EXTRACTED TEXT »
During this part of the Storytime, which Jones called “Fingerplay,” three more preschoolers, accompanied by adults, came in.
The children picked colored figures from a basket Jones passed around and settled in, and Jones started on the first book of the session, an illustrated run-down of various vehicles and onomatopoeia such as “toot-toot” for a tugboat or “ping-ping” for a submarine.
After a brief interlude involving colorful egg shakers and the faux stoplight — green means shake fast, red means stop shaking — Jones continued with the stories.
After the story, Jones handed out yellow strips of latex called Thera-Bands. The bands are marketed as exercise tools, but the kids stretched, tossed and flapped the bands, making noise as they did.
Jones began singing “Row, Row, Row Your Boat,” and the noise stopped as the children sang along.
For the last activity, Jones replaced the traffic light with a cut-out of a purple, skateboard-riding cat named Pete. Her story about Pete the Cat combined the singing, storytelling and interaction of the rest of Sensory Storytime.
Before she let the children go for free playtime, Jones encouraged them to join her in singing goodbye. In unison, they clapped their hands, wiggled their fingers and waved.
“Wave, wave, wave goodbye,” they sang. “Wave goodbye together!”
Amanda Satchwill, 25, is a behavior analyst who works with children with disabilities. She has been bringing groups of children to participate in the program since it began.
When bringing children to Storytime, Satchwill said she usually has specific goals in mind for each child. The Storytime sessions have been useful.
“We come here to work on socialization and community skills for the children,” she said.
Frasier said the most satisfying aspect of Storytime is seeing children respond in ways that surprise parents or caregivers.
“The thing that always happens in this program is they’ll say, ‘We can’t believe he was talking,’” she said. “There’s always some sort of breakthrough for one child. It feels like a triumph.”

EXCERPTED RECORDS »
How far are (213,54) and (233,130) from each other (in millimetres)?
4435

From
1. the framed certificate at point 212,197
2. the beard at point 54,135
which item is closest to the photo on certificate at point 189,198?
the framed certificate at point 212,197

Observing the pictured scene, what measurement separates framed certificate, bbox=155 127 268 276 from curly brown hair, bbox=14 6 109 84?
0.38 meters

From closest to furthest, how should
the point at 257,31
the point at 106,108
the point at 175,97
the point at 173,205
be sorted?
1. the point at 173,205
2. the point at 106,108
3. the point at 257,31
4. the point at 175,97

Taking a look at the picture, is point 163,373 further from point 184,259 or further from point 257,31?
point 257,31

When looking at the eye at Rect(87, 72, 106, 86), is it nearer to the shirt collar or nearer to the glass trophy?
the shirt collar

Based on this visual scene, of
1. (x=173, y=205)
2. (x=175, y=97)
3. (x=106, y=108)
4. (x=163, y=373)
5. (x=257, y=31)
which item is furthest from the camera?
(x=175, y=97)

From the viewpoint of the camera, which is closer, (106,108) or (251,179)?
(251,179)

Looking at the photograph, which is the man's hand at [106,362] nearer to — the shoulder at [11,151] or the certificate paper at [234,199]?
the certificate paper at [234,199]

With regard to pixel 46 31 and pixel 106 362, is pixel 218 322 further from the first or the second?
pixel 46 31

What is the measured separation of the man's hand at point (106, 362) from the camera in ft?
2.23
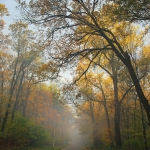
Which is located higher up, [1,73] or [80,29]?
[1,73]

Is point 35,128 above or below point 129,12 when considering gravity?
below

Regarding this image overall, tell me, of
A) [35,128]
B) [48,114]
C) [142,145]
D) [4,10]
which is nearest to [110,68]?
[142,145]

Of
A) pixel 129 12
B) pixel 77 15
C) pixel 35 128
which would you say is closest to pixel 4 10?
pixel 77 15

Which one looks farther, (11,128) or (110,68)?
(11,128)

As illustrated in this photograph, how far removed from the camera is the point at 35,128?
25.4m

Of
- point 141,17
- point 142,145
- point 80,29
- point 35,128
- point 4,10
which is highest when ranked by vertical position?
point 4,10

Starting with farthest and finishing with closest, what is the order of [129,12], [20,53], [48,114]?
[48,114] → [20,53] → [129,12]

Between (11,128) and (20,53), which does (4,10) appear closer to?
(20,53)

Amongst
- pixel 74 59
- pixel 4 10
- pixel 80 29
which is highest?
pixel 4 10

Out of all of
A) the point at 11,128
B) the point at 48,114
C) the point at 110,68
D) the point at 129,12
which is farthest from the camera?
the point at 48,114

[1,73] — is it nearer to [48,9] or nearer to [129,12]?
[48,9]

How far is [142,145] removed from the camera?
50.6ft

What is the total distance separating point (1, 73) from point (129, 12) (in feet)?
82.5

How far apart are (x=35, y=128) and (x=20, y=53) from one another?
11672mm
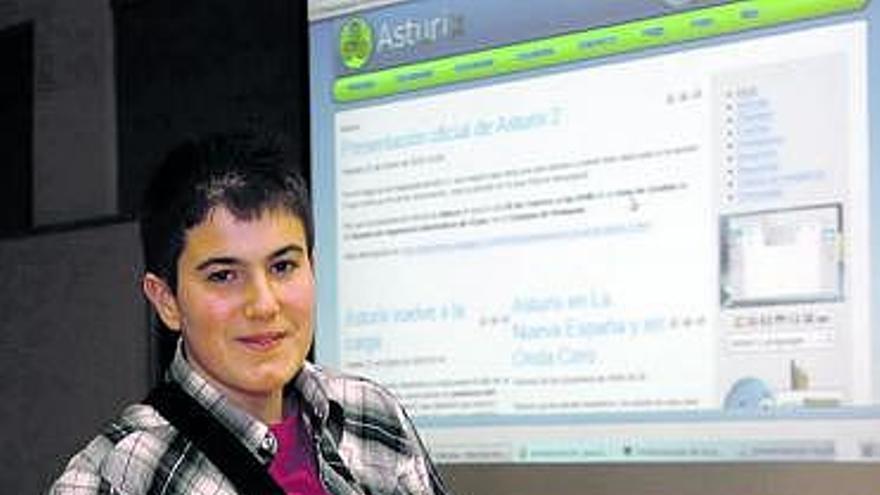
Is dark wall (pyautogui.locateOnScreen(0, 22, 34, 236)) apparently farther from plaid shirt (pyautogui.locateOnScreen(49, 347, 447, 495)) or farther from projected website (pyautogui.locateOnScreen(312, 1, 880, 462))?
plaid shirt (pyautogui.locateOnScreen(49, 347, 447, 495))

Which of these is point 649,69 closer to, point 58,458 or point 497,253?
point 497,253

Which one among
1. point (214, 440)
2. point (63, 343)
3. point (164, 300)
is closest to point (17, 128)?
point (63, 343)

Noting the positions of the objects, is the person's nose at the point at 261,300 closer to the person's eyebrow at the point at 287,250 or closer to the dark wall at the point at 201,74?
the person's eyebrow at the point at 287,250

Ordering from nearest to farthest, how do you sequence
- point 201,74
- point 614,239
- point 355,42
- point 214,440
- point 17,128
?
point 214,440 < point 614,239 < point 355,42 < point 201,74 < point 17,128

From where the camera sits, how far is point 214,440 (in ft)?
3.27

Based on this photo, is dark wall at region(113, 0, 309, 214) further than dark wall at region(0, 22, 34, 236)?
No

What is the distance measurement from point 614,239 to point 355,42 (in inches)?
15.2

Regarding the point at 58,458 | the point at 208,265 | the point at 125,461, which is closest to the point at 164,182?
the point at 208,265

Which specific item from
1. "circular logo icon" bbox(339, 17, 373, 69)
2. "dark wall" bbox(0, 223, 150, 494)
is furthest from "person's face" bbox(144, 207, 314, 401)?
"dark wall" bbox(0, 223, 150, 494)

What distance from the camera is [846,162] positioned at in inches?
41.3

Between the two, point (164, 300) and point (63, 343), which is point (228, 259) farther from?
point (63, 343)

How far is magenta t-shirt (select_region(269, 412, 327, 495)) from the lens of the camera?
1.04m

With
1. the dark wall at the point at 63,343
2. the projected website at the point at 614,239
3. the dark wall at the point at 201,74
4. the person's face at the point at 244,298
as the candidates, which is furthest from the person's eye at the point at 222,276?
the dark wall at the point at 63,343

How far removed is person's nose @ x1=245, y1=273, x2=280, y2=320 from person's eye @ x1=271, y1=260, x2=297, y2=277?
0.01 meters
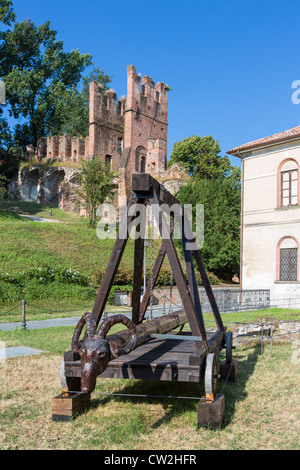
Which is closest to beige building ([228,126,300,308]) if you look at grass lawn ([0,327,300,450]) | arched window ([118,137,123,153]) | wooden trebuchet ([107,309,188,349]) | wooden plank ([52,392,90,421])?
grass lawn ([0,327,300,450])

TASKS AND EXERCISES »
a) Answer these from the Sensory Storytime text:
(i) What color were the Thera-Bands Jones handed out?
(ii) What is the purple cat on Jones's cut-out riding?
(iii) How old is Amanda Satchwill?
b) According to the Sensory Storytime text, what did the children do with their hands while singing goodbye?

FINAL RESULTS »
a)
(i) Yellow
(ii) A skateboard
(iii) 25

b) They clapped their hands, wiggled their fingers and waved.